Provided passage ::
The Blues' David Backes and the Kings' Anze Kopitar will see a lot of ice time together, and they'll be in each other's way more times than they might care to see but both will be faced with the challenge of overcoming what the other has to bring.

Backes is the Blues' checking specialist and just got done engaging with San Jose's Joe Thornton in the Western Conference Quarterfinals. It will be contrasting styles when going up against Kopitar and his linemates.

"Joe's a little bit bigger of a body, but I think Kopitar's got a speed element ... he's one of the fastest guys in the league," said Backes, who finished with one point in five games against the Sharks. "If you've seen me skate, I'm not.

"There's a physical element on my side that needs to balance out his speed. It's not one-on-one. We're not out there playing one-on-one on a full sheet [of ice]. I've got linemates [David Perron and T.J. Oshie] and he's got linemates [Dustin Brown and Justin Williams] helping him. I think the collective unit needs to be better than their collective unit and we'll see if that happens."

Kopitar, who saw a lot of Vancouver's Ryan Kesler in their quarterfinal series, had a goal and three assists in five games. He expects a different challenge facing Backes but is quite familiar with it.

"It's going to be a physical game," Kopitar said. "I have seen him quite a bit over the last couple seasons. It's nothing new. I'm sure the intensity's going to be high and I'm sure it's going to be a physical game.

"I don't think [Kings coach] Darryl [Sutter] was too big on matchups even the first series. He was rotating lines and was pretty much going with his feeling on whoever was going. ... We're going to come out, we're going to have to play. If the matchups are important to them, they're probably going to match it since we're here. For us, we just have to go out and play."

Brown was a teammate of Backes' at the 2010 Winter Olympics in Vancouver.

"Just a big, straight-line body ... he does a lot of the little things right," Brown said of Backes. "You don't see him change his game too much. That's why he's probably successful on a nightly basis. He's big, he's strong and he knows a straight-line game, physical ... he's just hard to play against in general."

Sutter is equally as impressed with Backes.

"He's one of the really good young captains in the League," Sutter said. "I think he has an identity and it's a strong one. He plays both sides of the puck, plays a 200-foot game. We're lucky we have a couple centermen like that, too, so hopefull we can saw that off a little."

Activity ::
Reproduce everything in the article on Backes and Kopitar from "The Blues' David" down to "skate, I'm not.".

Raw data ::
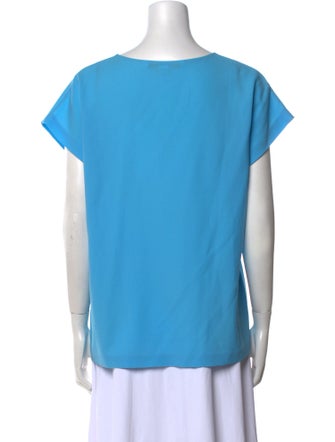 Diane von Furstenberg Scoop Neck Short Sleeve T-Shirt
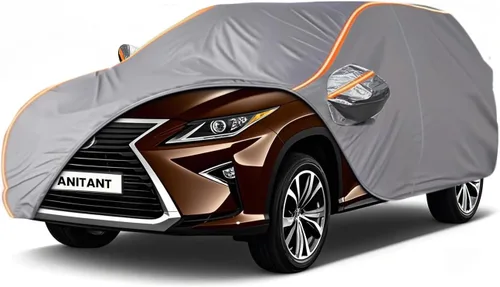 Vista 15 de Cubierta de Vehículo Impermeable Deportiva Pequeña de ANITANT, Cubierta de Nieve para Vehículo, Cubiertas de Coche para Automóviles Impermeables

Answer box ::
The Blues' David Backes and the Kings' Anze Kopitar will see a lot of ice time together, and they'll be in each other's way more times than they might care to see but both will be faced with the challenge of overcoming what the other has to bring.

Backes is the Blues' checking specialist and just got done engaging with San Jose's Joe Thornton in the Western Conference Quarterfinals. It will be contrasting styles when going up against Kopitar and his linemates.

"Joe's a little bit bigger of a body, but I think Kopitar's got a speed element ... he's one of the fastest guys in the league," said Backes, who finished with one point in five games against the Sharks. "If you've seen me skate, I'm not.